Re: freeing a static after one use only?

From: Peter T. Breuer (ptb@it.uc3m.es)
Date: Fri Feb 18 2000 - 00:25:10 EST


"A month of sundays ago Alan Cox wrote:"
> [ptb wrote]
> > It's much larger than the thing it's used to create, so there is no
> > advantage in overwriting it with the result.
> >
> > (I imagine that some of the lowlevel sound card drivers do this, when
> > they want to load firmware).
>
> They cheat and load a file. Its ugly its bad and Linus doesnt approve of
> the sound approach.
>
> You want to sit with most of the driver uninitialised until someone opens
> it and does an ioctl load-microcode, then finish registering the devices

I have experimented with using the gcc constructor extensions. The C
ones, that is, not the asm "do at startup" .ctors stuff.

  init_module() { ....

    foo = kmalloc(lots...);
    __memcpy(foo,(FOO[]){ // use of constructor expression
                 ...
                 { 3, "holidays" },
                 ...
                 },
              many);
    ...
    use(foo);
    kfree(foo); // want to get rid of foo now!!!

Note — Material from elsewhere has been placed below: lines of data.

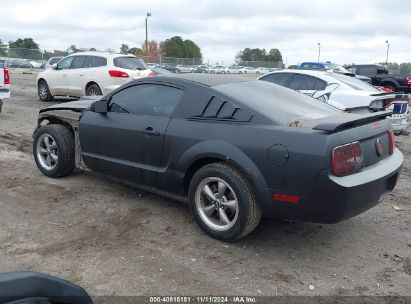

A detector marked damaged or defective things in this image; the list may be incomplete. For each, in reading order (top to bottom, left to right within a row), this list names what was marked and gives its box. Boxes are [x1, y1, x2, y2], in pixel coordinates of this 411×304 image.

damaged gray ford mustang [33, 73, 406, 240]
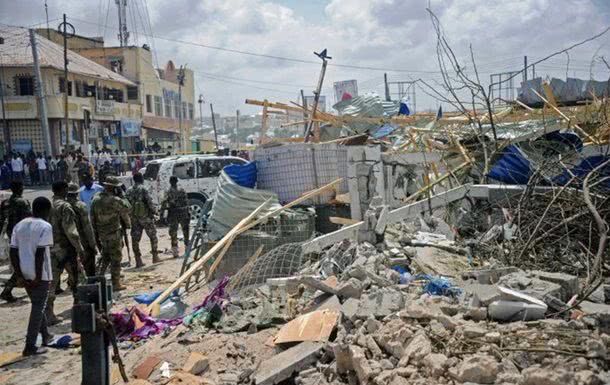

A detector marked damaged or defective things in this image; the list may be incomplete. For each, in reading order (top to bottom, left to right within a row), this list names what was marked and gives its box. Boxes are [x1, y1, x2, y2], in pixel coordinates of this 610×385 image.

broken concrete slab [274, 308, 340, 344]
broken concrete slab [253, 342, 324, 384]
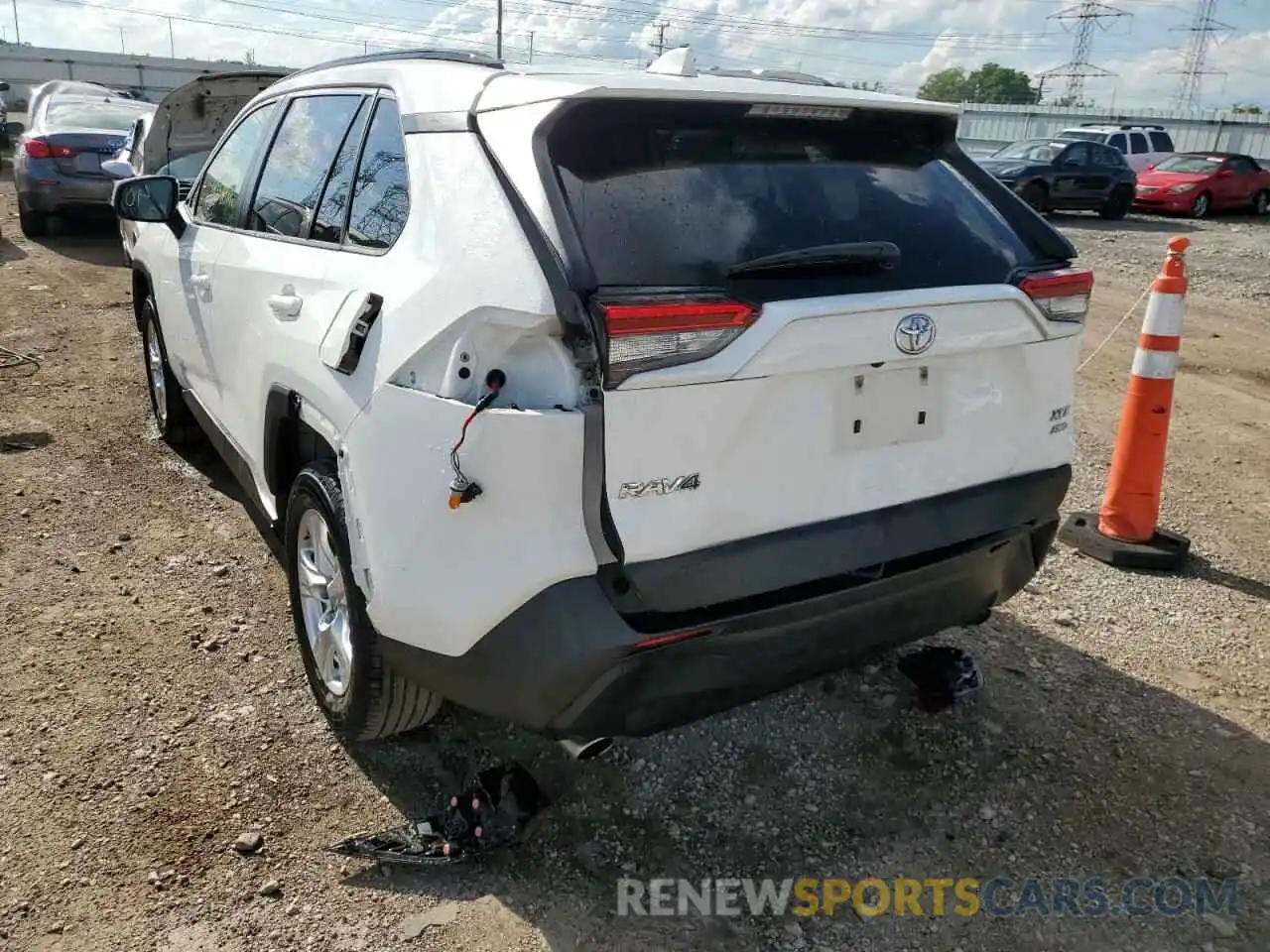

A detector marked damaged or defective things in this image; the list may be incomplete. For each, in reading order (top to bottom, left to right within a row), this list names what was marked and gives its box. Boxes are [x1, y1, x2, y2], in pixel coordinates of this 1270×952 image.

broken plastic bumper piece on ground [894, 645, 980, 710]
broken plastic bumper piece on ground [329, 767, 548, 868]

and to my surprise this doesn't oops. I thought this would allocate
the temporary structure from the stack? Either it is so, and I am about
to crash (the array is about 10K), or gcc has made a kmalloc/kfree
call ... or it has allocated the temporary data as a static constant.

That seems likely as I see no change in the footprint of the module
code when loaded. Is only the max size returned by lsmod?